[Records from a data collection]
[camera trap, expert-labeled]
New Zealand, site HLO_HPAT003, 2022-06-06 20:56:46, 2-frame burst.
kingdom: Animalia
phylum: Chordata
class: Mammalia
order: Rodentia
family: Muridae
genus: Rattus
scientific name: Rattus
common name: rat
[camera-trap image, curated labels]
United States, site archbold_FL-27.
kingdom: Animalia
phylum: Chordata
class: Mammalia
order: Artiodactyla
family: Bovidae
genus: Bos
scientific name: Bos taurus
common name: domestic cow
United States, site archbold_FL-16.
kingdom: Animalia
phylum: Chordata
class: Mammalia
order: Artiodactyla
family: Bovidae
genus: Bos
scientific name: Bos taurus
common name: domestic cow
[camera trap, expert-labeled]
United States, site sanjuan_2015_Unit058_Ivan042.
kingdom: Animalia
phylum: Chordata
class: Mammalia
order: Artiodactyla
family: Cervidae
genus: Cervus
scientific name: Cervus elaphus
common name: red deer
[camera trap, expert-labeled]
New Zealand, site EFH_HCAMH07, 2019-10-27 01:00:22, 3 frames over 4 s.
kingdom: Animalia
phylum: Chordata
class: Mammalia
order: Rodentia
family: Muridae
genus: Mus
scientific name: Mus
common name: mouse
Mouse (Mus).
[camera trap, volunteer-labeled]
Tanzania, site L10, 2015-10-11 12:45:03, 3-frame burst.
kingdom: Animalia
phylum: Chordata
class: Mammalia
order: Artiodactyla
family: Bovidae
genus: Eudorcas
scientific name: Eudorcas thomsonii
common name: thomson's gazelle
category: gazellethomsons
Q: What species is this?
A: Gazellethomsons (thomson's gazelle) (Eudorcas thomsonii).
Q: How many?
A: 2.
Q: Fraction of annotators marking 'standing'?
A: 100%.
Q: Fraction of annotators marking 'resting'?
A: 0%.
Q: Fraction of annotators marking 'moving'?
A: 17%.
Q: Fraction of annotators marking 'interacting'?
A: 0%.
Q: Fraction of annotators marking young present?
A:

[Your assignment]: Copy every entry exactly; no part may be left out.

[Exercise answer]:
[camera trap, expert-labeled]
New Zealand, site HLO_HPAT003, 2022-06-06 20:56:46, 2-frame burst.
kingdom: Animalia
phylum: Chordata
class: Mammalia
order: Rodentia
family: Muridae
genus: Rattus
scientific name: Rattus
common name: rat
[camera-trap image, curated labels]
United States, site archbold_FL-27.
kingdom: Animalia
phylum: Chordata
class: Mammalia
order: Artiodactyla
family: Bovidae
genus: Bos
scientific name: Bos taurus
common name: domestic cow
United States, site archbold_FL-16.
kingdom: Animalia
phylum: Chordata
class: Mammalia
order: Artiodactyla
family: Bovidae
genus: Bos
scientific name: Bos taurus
common name: domestic cow
[camera trap, expert-labeled]
United States, site sanjuan_2015_Unit058_Ivan042.
kingdom: Animalia
phylum: Chordata
class: Mammalia
order: Artiodactyla
family: Cervidae
genus: Cervus
scientific name: Cervus elaphus
common name: red deer
[camera trap, expert-labeled]
New Zealand, site EFH_HCAMH07, 2019-10-27 01:00:22, 3 frames over 4 s.
kingdom: Animalia
phylum: Chordata
class: Mammalia
order: Rodentia
family: Muridae
genus: Mus
scientific name: Mus
common name: mouse
Mouse (Mus).
[camera trap, volunteer-labeled]
Tanzania, site L10, 2015-10-11 12:45:03, 3-frame burst.
kingdom: Animalia
phylum: Chordata
class: Mammalia
order: Artiodactyla
family: Bovidae
genus: Eudorcas
scientific name: Eudorcas thomsonii
common name: thomson's gazelle
category: gazellethomsons
Q: What species is this?
A: Gazellethomsons (thomson's gazelle) (Eudorcas thomsonii).
Q: How many?
A: 2.
Q: Fraction of annotators marking 'standing'?
A: 100%.
Q: Fraction of annotators marking 'resting'?
A: 0%.
Q: Fraction of annotators marking 'moving'?
A: 17%.
Q: Fraction of annotators marking 'interacting'?
A: 0%.
Q: Fraction of annotators marking young present?
A:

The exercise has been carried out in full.